Malvecdb: Malware and Vectorstores for semantic querying
Introduction
On Twitter, I see this article from Akamai: Patch Wednesday: Analysis with LLMs. In this article, Akamai discuss using a multi-agent system to do some stuff with CVEs - they showed this diagram.
As fun as all that looks, the bit that caught my attention was the Windows Binaries Vector store - quote:
Windows internals agent — This agent uses a retrieval-augmented generation (RAG) pipeline backed by a vector store containing Windows binaries and their functionality metadata. This enables the agent to significantly narrow the scope of analysis and focus on the most relevant components.
To me, this sounded really cool and being able to query a dataset of malware and ask questions semantic questions could be interesting. Examples:
- give me every sample where GetProcAddress is imported and the binary is less than 1KB
- give me every sample that has an entropy higher than 6.5 and has a UPX section
- etc.
I had no idea you could do this with malware so I began looking it up and put something together to do this.
So, in this blog, I want to utilise the dataset I've mentioned a few times this year and build this out to run some semantic queries. Here are the blogs referencing this dataset:
- Citadel: Binary Static Analysis Framework
- Citadel 2.0: Predicting Maliciousness
- Using EMBER2024 to evaluate red team implants
- Static Data Exploration of Malware and Goodware Samples
Goal
At a high level, this boils down to a simple question:
"What is similar to this, when I don't yet know what I'm looking for?"
The context for this matters a lot and the scenario is:
- I found a weird thing
- What looks similar to this
Step 1: Structured queries
Before doing anything, the first step is to parse an PE into something structure. In this case, the PE is already structured so its just a case of taking that model and converting it into something like JSON. No vectors yet. No LLMs. Just hard constraints.
As its JSON, each sample can be shoved into Mongo DB and queried for things like:
{"entropy": { "$gt": 7.5 }}
Step 2: Similarities
Let's say we query the data and from 700,000 we get a new list of 200 samples. Now we want to group them and ask how similar do they look or expand it back out to the 700,000 and potentially match things we missed. Once the data is constrained to a subset, then its a case of doing things like:
- nearest-neighbor searches
- clustering
- outlier detection
Step 3: Insight (the actual research output)

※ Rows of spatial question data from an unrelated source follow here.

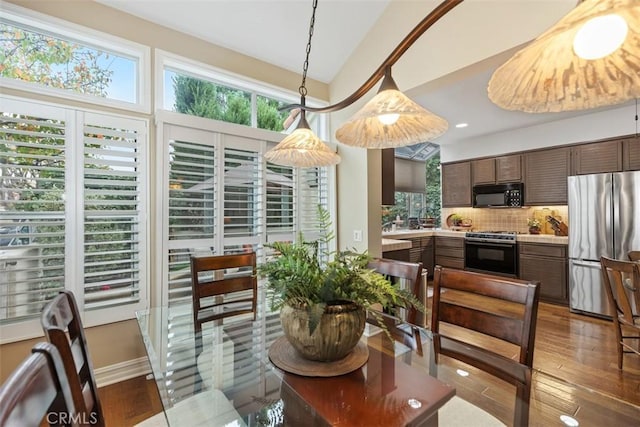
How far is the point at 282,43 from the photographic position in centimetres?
290

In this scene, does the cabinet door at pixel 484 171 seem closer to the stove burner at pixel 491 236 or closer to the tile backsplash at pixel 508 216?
the tile backsplash at pixel 508 216

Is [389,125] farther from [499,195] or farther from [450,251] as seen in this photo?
[450,251]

The final step, for this variant, is to visualise and filter. For that, streamlit was used - more on that later.
Putting it together
When all stitched together, a conceptual workflow would look like this:
# 1. Hard filter (Mongo)
candidates = mongo.find({
"file_features.overall_entropy": {"$gt": 7.5},
"imports": {
"$all": [
"KERNEL32.dll!GetProcAddress",
"KERNEL32.dll!LoadLibraryA"
]
}
})
candidate_ids = [c["sha256"] for c in candidates]

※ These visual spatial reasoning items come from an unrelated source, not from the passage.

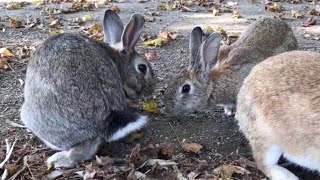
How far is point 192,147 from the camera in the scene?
3.79 meters

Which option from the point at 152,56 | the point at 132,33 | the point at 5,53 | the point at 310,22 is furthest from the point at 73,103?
the point at 310,22

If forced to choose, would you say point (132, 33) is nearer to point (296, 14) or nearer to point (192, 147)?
point (192, 147)

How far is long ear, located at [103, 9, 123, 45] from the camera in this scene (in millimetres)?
4719

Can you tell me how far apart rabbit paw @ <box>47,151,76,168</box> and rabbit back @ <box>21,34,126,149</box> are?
86 millimetres

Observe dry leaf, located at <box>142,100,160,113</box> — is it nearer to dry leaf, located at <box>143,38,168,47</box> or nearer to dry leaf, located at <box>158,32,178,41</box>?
dry leaf, located at <box>143,38,168,47</box>

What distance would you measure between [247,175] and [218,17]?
176 inches

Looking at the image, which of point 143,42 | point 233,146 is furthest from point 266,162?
point 143,42

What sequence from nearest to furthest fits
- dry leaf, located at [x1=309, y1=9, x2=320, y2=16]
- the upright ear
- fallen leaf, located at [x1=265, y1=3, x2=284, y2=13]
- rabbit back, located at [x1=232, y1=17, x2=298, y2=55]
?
the upright ear → rabbit back, located at [x1=232, y1=17, x2=298, y2=55] → dry leaf, located at [x1=309, y1=9, x2=320, y2=16] → fallen leaf, located at [x1=265, y1=3, x2=284, y2=13]

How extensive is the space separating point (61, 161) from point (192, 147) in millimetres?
875

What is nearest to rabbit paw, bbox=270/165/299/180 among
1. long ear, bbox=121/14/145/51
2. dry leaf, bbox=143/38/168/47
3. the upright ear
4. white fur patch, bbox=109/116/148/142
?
white fur patch, bbox=109/116/148/142

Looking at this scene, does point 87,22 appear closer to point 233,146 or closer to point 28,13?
point 28,13

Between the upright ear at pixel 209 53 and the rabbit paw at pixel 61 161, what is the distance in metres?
1.45

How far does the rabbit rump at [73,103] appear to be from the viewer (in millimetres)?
3543

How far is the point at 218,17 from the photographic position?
7.68m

# 2. Similarity expansion (Chroma)
neighbors = chroma.query(
where={"sha256": {"$in": candidate_ids}},
n_results=20
)
Before building, some background information.
Windows Binary Vector store
As all good research in 2025 starts, I asked the AI to explain what a Binary Vector store was.
The response from this was as expected, some ramblings on vector embeddings which is something I've written about before in From RAGs to Riches: Using LLMs and RAGs to Enhance Your Ops, and we can see a pretty good definition for vector store's in this MongoDB article: Vector Stores in Artificial Intelligence (AI)
MongoDB explain it best:
Typically found in vector databases, a vector store is a digital storage system that holds vectors – the unique fingerprint for a piece of data, whether it's a sentence, an image, or a user's browsing habits. The vector store not only keeps these vectors together in a vector space, but also quickly and efficiently finds and places similar vectors or identical vectors near one another.
...
In artificial intelligence, a vector is a mathematical point that represents data in a format that AI algorithms can understand. Vectors are arrays (or lists) of numbers, with each number representing a specific feature or attribute of the data. They are housed in vector stores and used in vector databases in AI applications.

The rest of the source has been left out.